WASHINGTON, April 6, 2023 – A duo of anchor institution associations has requested Wednesday that the Federal Communications Commission extend the deadlines to implement funding from the Emergency Connectivity Fund, in part citing delays in getting and deploying equipment and services.

The Schools, Health and Libraries Broadband Coalition and the Consortium for School Networking have asked for a year extension to June 30, 2024 for the first two funding rounds if the applicant received a decision on or after March 1, 2022, and a six-month extension to the aforementioned date for the third and latest round to implement money from the program intended to keep students connected to the internet when away from school. Their request asks to waive a section of the program rules that have set those current dates in stone.

According to the waiver request filed Wednesday, funding recipients have either received a decision letter “with a narrow amount of time” to use the funding prior to the current delivery dates or have yet to receive their application approval.

“Certain factors, such as the amount of time between when an applicant received its [decision or revised decision letter] and the service delivery date, combined with the time necessary for a recipient to order, receive, and distribute equipment and services once they are procured, could inhibit an ECF recipient from fully using their requested funding prior to the service delivery dates,” the waiver request said.

The duo added that “many applicants” wait to enter contracts for the equipment and services until they get funding approval. Those that put the cart before the horse may find themselves having to renegotiate certain terms, for example in the case where services or equipment prices increased by the time they get the funding notice, the request said, adding the anchor institutions have been up against “any remaining manufacturing and global supply chain issues” from the pandemic that are contributing to delays.
* * * * * * * * *
WORK TASK :: Please carry on the news article about the request to extend Emergency Connectivity Fund deadlines, starting right after its final paragraph. The rows have nothing to do with this.

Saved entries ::
* * * * * * * * *
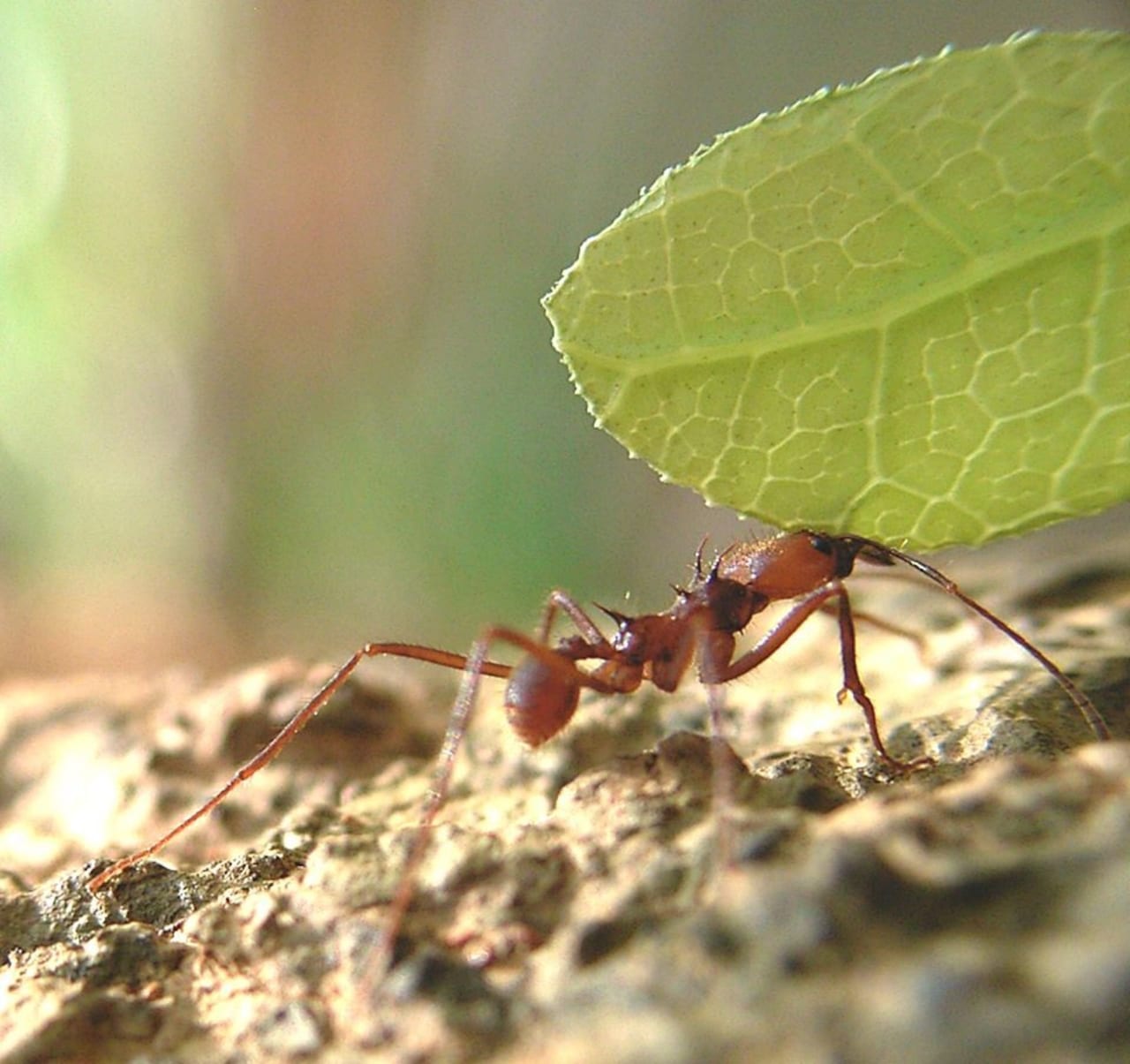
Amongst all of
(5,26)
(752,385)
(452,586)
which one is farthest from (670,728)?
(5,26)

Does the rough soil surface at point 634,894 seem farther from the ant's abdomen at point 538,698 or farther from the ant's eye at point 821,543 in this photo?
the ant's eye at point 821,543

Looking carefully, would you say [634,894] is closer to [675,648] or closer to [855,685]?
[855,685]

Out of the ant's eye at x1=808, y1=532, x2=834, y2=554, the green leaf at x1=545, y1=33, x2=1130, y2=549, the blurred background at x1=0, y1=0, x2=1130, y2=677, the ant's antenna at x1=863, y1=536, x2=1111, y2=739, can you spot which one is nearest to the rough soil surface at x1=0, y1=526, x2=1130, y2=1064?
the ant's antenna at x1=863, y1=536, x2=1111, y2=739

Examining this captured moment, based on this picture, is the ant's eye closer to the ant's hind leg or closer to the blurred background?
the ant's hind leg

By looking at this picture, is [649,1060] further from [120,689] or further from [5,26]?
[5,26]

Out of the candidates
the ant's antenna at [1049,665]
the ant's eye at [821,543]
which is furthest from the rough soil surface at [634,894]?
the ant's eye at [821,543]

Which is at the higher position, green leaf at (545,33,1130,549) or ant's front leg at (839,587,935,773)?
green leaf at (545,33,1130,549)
* * * * * * * * *
TASK RESPONSE ::
The organizations gave several examples of problems faced by the anchor institutions where they would not be able to provide the 12 months of services provided by the program, including size and availability increases of buses in Georgia adding additional deployment time and a California education office that had to coordinate with multiple programs that delayed deployment.

“In these cases, even an applicant that received its [funding letters] exactly twelve months prior to the current applicable service delivery date would not be able to provide a full twelve months of ECF-supported service,” the request said.

The waiver request said if the commission does not extend the delivery dates, applicants won’t be able to use all their award funding, which will mean the regulator will have spent less than the full amount appropriated by Congress.

“It would be a far better policy outcome for the Commission to extend the deadline and allow applicants to utilize the full amount of their awarded funding rather than opening a fourth application window to award the remaining dollars,” the duo said.

The FCC has allocated just over $6.6 billion of the $7.1 billion from the ECF program, as it has been making periodic funding decisions over the months.